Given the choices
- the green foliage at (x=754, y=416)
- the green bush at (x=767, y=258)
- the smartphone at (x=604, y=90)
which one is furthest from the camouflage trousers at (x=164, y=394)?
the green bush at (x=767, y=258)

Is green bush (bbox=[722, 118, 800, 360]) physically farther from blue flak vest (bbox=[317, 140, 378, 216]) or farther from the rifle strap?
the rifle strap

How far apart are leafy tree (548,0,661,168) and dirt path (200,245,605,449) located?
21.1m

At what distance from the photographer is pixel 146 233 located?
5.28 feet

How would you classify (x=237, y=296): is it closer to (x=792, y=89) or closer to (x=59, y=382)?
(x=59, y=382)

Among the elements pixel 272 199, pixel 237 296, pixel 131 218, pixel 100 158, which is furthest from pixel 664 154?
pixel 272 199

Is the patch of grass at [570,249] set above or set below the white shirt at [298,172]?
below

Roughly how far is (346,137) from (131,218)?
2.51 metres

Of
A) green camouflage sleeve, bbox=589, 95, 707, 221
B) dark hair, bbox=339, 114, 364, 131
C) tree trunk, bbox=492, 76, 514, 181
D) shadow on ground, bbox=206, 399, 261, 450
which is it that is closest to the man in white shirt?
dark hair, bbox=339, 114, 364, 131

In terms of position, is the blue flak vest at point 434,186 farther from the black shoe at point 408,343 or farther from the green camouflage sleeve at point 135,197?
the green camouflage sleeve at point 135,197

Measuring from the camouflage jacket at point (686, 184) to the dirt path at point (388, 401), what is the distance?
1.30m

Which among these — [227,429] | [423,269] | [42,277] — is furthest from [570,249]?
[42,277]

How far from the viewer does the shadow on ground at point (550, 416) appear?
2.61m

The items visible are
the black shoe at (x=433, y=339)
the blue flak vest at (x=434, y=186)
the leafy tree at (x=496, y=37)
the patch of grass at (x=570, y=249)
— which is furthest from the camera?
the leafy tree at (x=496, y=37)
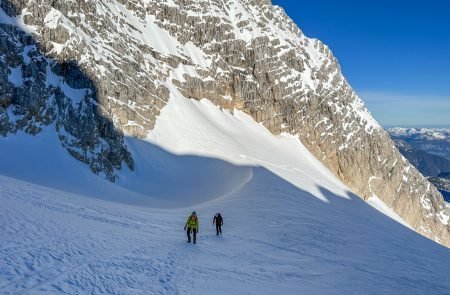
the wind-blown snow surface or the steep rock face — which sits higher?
the steep rock face

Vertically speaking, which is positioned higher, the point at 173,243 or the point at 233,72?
the point at 233,72

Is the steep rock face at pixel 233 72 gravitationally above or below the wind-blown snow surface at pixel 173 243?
above

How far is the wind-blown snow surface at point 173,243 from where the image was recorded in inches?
471

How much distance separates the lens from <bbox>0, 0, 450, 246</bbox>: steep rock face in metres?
53.7

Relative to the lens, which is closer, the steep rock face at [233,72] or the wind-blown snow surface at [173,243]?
the wind-blown snow surface at [173,243]

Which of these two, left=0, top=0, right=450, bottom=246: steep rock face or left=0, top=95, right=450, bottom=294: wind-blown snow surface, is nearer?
left=0, top=95, right=450, bottom=294: wind-blown snow surface

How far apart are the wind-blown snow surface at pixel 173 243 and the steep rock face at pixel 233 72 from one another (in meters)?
10.7

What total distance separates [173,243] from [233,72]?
72923 millimetres

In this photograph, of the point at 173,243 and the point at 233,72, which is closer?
the point at 173,243

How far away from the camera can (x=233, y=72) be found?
88.5m

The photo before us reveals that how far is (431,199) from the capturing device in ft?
385

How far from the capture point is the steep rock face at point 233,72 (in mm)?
53719

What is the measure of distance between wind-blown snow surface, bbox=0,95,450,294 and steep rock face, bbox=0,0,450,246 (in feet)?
35.0

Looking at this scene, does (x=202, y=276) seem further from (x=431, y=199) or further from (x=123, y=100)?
(x=431, y=199)
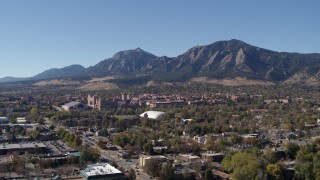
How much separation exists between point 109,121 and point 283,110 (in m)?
25.9

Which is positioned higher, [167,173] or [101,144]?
[167,173]

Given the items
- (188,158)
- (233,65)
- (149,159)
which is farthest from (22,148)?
(233,65)

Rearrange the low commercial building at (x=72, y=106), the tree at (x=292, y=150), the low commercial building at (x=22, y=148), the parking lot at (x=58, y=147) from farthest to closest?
the low commercial building at (x=72, y=106)
the low commercial building at (x=22, y=148)
the parking lot at (x=58, y=147)
the tree at (x=292, y=150)

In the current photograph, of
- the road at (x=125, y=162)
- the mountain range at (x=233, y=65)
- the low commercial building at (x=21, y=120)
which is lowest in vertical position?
the road at (x=125, y=162)

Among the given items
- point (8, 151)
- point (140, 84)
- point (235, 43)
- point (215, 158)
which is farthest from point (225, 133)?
point (235, 43)

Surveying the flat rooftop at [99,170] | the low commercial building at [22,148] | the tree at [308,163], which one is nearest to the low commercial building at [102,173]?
the flat rooftop at [99,170]

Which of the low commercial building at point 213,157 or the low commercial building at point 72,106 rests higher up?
the low commercial building at point 72,106

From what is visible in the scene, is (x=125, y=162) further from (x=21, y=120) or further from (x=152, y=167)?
(x=21, y=120)

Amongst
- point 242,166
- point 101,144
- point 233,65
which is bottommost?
point 101,144

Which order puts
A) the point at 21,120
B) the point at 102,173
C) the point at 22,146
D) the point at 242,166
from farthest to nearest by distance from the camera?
the point at 21,120 < the point at 22,146 < the point at 242,166 < the point at 102,173

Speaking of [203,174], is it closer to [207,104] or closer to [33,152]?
[33,152]

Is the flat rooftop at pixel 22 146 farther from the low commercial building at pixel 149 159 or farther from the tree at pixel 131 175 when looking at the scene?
the tree at pixel 131 175

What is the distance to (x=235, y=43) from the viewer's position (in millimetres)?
181125

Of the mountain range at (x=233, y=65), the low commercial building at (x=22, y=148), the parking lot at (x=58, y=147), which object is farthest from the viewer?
the mountain range at (x=233, y=65)
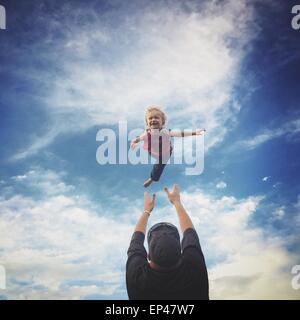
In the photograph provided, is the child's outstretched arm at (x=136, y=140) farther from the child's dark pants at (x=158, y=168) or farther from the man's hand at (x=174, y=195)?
the man's hand at (x=174, y=195)

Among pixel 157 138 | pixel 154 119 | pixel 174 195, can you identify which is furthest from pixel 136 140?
pixel 174 195

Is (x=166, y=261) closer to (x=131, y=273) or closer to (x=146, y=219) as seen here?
(x=131, y=273)

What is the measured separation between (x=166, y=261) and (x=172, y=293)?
407mm

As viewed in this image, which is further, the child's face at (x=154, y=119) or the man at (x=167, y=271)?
the child's face at (x=154, y=119)

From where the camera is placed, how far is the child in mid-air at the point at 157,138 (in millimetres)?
6680

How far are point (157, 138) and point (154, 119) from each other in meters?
0.45

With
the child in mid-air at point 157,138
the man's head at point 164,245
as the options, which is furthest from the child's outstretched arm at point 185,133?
the man's head at point 164,245

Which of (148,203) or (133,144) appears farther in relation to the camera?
(133,144)

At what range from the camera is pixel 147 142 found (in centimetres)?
689

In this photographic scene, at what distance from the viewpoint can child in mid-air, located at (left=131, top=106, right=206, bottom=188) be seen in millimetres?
6680

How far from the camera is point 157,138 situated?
6887 mm

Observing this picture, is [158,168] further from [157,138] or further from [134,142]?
[134,142]

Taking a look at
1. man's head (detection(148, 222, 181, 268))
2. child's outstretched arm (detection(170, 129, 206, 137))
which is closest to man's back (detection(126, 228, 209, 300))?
man's head (detection(148, 222, 181, 268))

» **Exercise**
Transcribe the complete set of entries verbatim. No pictures belong in the copy.

» **Written reply**
Given the choices
- the green foliage at (x=754, y=416)
- the green bush at (x=767, y=258)
- the smartphone at (x=604, y=90)
which one is furthest from the camouflage trousers at (x=164, y=394)?
the green bush at (x=767, y=258)

Is green bush (bbox=[722, 118, 800, 360]) physically farther from blue flak vest (bbox=[317, 140, 378, 216]) or farther from the rifle strap?
the rifle strap

How far apart are leafy tree (548,0,661,168) and dirt path (200,245,605,449) located?
21.1m

At what distance from the photographer is pixel 146 233 located?
5.28 feet

How would you classify (x=237, y=296): is it closer to (x=792, y=89) or closer to (x=59, y=382)?
(x=59, y=382)

Among the elements pixel 272 199, pixel 237 296, pixel 131 218, pixel 100 158, which is furthest from pixel 664 154?
pixel 272 199

Is the patch of grass at [570,249] set above or set below the white shirt at [298,172]?
below

Roughly how far is (346,137) from (131,218)?
2.51 metres

Of
A) green camouflage sleeve, bbox=589, 95, 707, 221
B) dark hair, bbox=339, 114, 364, 131
C) tree trunk, bbox=492, 76, 514, 181
D) shadow on ground, bbox=206, 399, 261, 450
which is it that is closest to the man in white shirt?
dark hair, bbox=339, 114, 364, 131

In terms of position, is the blue flak vest at point 434,186 farther from the black shoe at point 408,343 or farther from the green camouflage sleeve at point 135,197?
the green camouflage sleeve at point 135,197

Measuring from the camouflage jacket at point (686, 184) to the dirt path at point (388, 401), what is the distance?
1.30m

Which among these — [227,429] | [423,269] | [42,277] — is furthest from [570,249]?
[42,277]

How far from the viewer does the shadow on ground at point (550, 416) appear?
2.61m

The items visible are
the black shoe at (x=433, y=339)
the blue flak vest at (x=434, y=186)
the leafy tree at (x=496, y=37)
the patch of grass at (x=570, y=249)
— which is furthest from the camera?
the leafy tree at (x=496, y=37)
the wind-blown snow surface or the steep rock face — which sits higher?
the steep rock face

Vertically speaking, which is positioned higher, the point at 173,243 or the point at 233,72?
the point at 233,72

Is the steep rock face at pixel 233 72 gravitationally above or below the wind-blown snow surface at pixel 173 243?
above

How far is the wind-blown snow surface at point 173,243 from where the image was recorded in inches?
471

How much distance separates the lens from <bbox>0, 0, 450, 246</bbox>: steep rock face in metres?
53.7

Relative to the lens, which is closer, the steep rock face at [233,72] or the wind-blown snow surface at [173,243]?
the wind-blown snow surface at [173,243]

Which of these two, left=0, top=0, right=450, bottom=246: steep rock face or left=0, top=95, right=450, bottom=294: wind-blown snow surface, is nearer?
left=0, top=95, right=450, bottom=294: wind-blown snow surface

How far apart are the wind-blown snow surface at pixel 173 243 and the steep rock face at pixel 233 72 from one another (in meters)?
10.7

What total distance separates [173,243] from [233,72]?
72923 millimetres

In this photograph, of the point at 173,243 and the point at 233,72, which is closer?
the point at 173,243

How far away from the camera can (x=233, y=72) be found?
88.5m

The photo before us reveals that how far is (431,199) from the capturing device in ft?
385

How far from the capture point is the steep rock face at point 233,72 (in mm)?
53719

What is the measure of distance between wind-blown snow surface, bbox=0,95,450,294 and steep rock face, bbox=0,0,450,246 (in feet)?
35.0

Looking at this scene, does (x=202, y=276) seem further from (x=431, y=199) or further from (x=123, y=100)?
(x=431, y=199)
How much separation exists between point 109,121 and point 283,110 (in m)?
25.9

Which is positioned higher, [167,173] or [101,144]?
[167,173]

Given the items
- (188,158)
- (233,65)
- (149,159)
which is farthest from (22,148)?
(233,65)

Rearrange the low commercial building at (x=72, y=106), the tree at (x=292, y=150), the low commercial building at (x=22, y=148), the parking lot at (x=58, y=147) from farthest to closest?
the low commercial building at (x=72, y=106)
the low commercial building at (x=22, y=148)
the parking lot at (x=58, y=147)
the tree at (x=292, y=150)

In the current photograph, of
- the road at (x=125, y=162)
- the mountain range at (x=233, y=65)
- the low commercial building at (x=21, y=120)
which is lowest in vertical position?
the road at (x=125, y=162)

Among the given items
- point (8, 151)
- point (140, 84)
- point (235, 43)
- point (215, 158)
which is farthest from point (225, 133)?
point (235, 43)

Surveying the flat rooftop at [99,170] | the low commercial building at [22,148] | the tree at [308,163], which one is nearest to the low commercial building at [102,173]?
the flat rooftop at [99,170]

Which of the low commercial building at point 213,157 or the low commercial building at point 72,106 rests higher up?
the low commercial building at point 72,106

From what is visible in the scene, is (x=125, y=162) further from (x=21, y=120) or further from (x=152, y=167)?
(x=21, y=120)

Amongst
- point 242,166
- point 101,144
- point 233,65
which is bottommost?
point 101,144

Which order puts
A) the point at 21,120
B) the point at 102,173
C) the point at 22,146
D) the point at 242,166
from farthest to nearest by distance from the camera?
the point at 21,120 < the point at 22,146 < the point at 242,166 < the point at 102,173

Speaking of [203,174], is it closer to [207,104] or closer to [33,152]?
[33,152]

Is the flat rooftop at pixel 22 146 farther from the low commercial building at pixel 149 159 or farther from the tree at pixel 131 175 when looking at the scene?
the tree at pixel 131 175

What is the distance to (x=235, y=43) from the viewer's position (in millimetres)?
181125

Of the mountain range at (x=233, y=65), the low commercial building at (x=22, y=148), the parking lot at (x=58, y=147), which object is farthest from the viewer?
the mountain range at (x=233, y=65)
In the photograph provided, is the child's outstretched arm at (x=136, y=140) farther from the child's dark pants at (x=158, y=168) or farther from the man's hand at (x=174, y=195)?
the man's hand at (x=174, y=195)

Among pixel 157 138 | pixel 154 119 | pixel 174 195, can you identify which is furthest from pixel 136 140?
pixel 174 195

Is (x=166, y=261) closer to (x=131, y=273) or closer to (x=146, y=219) as seen here?
(x=131, y=273)

What is the measured separation between (x=166, y=261) and (x=172, y=293)?
407mm

As viewed in this image, which is further, the child's face at (x=154, y=119) or the man at (x=167, y=271)?
the child's face at (x=154, y=119)

From where the camera is placed, how far is the child in mid-air at the point at 157,138 (in millimetres)?
6680

How far are point (157, 138) and point (154, 119) from each other in meters?
0.45

With
the child in mid-air at point 157,138
the man's head at point 164,245
as the options, which is furthest from the child's outstretched arm at point 185,133?
the man's head at point 164,245

Which of (148,203) or (133,144) appears farther in relation to the camera?
(133,144)

At what range from the camera is pixel 147 142 found (in centimetres)?
689

In this photographic scene, at what distance from the viewpoint can child in mid-air, located at (left=131, top=106, right=206, bottom=188) be seen in millimetres?
6680

How far from the camera is point 157,138 situated?
6887 mm

Observing this picture, is [158,168] further from [157,138] or further from [134,142]?
[134,142]

Taking a look at
1. man's head (detection(148, 222, 181, 268))
2. child's outstretched arm (detection(170, 129, 206, 137))
which is closest to man's back (detection(126, 228, 209, 300))?
man's head (detection(148, 222, 181, 268))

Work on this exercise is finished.